La revendication d'une forme de naturel fait son apparition : le corset s'assouplit.
Le XIXe siècle apporte de nombreuses transformations. La gymnastique fait son apparition, la respiration et la musculature sont indissociables de la beauté, qui se traduit notamment par le buste, sa tenue. Pas de beauté féminine sans les hanches, sans une chevelure lourde, opulente. La beauté masculine quand à elle prend différentes formes : l'homme sportif, en pleine forme, mais aussi le dandy. Les glaces se répandent, on peut se scruter, travailler son apparence. Certaines parties du corps se montrent davantage, comme les jambes. Les grands magasins, le commerce qui se développe, se mettent au service de la beauté, les produits se démultiplient, sont promus par la publicité.

DONNÉES FOURNIES>
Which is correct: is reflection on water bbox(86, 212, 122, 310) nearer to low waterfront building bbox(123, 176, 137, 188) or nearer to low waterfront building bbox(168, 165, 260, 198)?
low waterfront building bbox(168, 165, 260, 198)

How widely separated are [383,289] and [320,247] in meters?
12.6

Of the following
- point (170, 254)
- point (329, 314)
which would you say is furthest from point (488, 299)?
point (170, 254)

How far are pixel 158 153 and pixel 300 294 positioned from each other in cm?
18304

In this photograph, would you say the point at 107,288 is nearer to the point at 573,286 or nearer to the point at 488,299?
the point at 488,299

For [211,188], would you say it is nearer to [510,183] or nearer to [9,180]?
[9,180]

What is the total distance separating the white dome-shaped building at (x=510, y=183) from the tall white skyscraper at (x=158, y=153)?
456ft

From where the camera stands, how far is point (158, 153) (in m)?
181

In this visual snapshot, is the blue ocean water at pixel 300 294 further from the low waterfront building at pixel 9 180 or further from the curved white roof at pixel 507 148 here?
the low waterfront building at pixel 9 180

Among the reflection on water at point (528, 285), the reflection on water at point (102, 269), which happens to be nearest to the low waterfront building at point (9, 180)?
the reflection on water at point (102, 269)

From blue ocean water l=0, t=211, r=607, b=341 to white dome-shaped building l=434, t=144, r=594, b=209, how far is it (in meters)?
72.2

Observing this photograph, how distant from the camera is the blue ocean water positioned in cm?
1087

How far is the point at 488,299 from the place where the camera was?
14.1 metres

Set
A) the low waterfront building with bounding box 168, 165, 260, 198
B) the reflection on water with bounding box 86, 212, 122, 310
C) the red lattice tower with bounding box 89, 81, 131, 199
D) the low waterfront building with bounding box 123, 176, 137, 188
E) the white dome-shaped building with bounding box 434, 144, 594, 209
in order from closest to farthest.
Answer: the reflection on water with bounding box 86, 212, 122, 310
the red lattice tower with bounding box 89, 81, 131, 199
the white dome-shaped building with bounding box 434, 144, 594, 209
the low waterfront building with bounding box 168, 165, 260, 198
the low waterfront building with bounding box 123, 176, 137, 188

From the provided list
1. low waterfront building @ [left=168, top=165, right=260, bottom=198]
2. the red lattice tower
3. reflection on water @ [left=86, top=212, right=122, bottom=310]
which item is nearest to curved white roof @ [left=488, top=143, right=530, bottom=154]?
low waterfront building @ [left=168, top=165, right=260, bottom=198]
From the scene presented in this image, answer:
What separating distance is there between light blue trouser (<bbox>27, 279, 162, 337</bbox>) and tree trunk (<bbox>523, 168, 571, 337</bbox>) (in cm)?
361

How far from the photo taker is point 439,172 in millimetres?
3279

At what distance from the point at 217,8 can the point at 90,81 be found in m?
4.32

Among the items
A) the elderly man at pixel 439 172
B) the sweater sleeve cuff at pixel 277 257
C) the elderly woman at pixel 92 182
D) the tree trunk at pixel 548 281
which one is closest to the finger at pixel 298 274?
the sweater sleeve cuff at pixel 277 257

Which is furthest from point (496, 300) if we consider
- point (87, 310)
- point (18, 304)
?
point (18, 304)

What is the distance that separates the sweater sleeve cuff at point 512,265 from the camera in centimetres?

LISTE DES TÂCHES>
**a.** Répondez à ces questions sur le texte consacré à la beauté au XIXe siècle :
(i) Qu'est-ce qui s'assouplit selon la première phrase ?
(ii) Sous quelles deux formes la beauté masculine se présente-t-elle ?
(iii) Quelle partie du corps est donnée en exemple de celles qui se montrent davantage ?
**b.** Quelles parties du corps le texte sur la beauté au XIXe siècle nomme-t-il ? Énumérez-les toutes.
**c.** Poursuivez le texte sur la beauté au XIXe siècle après sa dernière phrase.

CORRIGÉ DES EXERCICES>
**a.**
(i) Le corset.
(ii) L'homme sportif, en pleine forme, et le dandy.
(iii) Les jambes.

**b.** Le buste, les hanches, la chevelure, les jambes.

**c.**
Le XXe siècle met l'accent sur la volonté : la beauté se travaille, s'achète aussi, les hommes sont aussi concernés que les femmes. L'androgynie et l'idéologie du bien être affichées, cachent une forme d'injonction, à trouver certes sa beauté propre, mais sans laisser aller. D'où l'explosion du marché des produits, des services.
C'est très intéressant par moments, mais je trouve que c'est tout de même très survolé sur certains points, en particulier au vingtième siècle, au cours duquel des visions différentes existent, sans oublier des aspects idéologiques, assez peu abordés. Il manque peut-être le choix d'un angle d'attaque précis, pour cerner un concept polysémique et très riche, qui ne peut être appréhender dans un livre de cette taille que de manière partielle.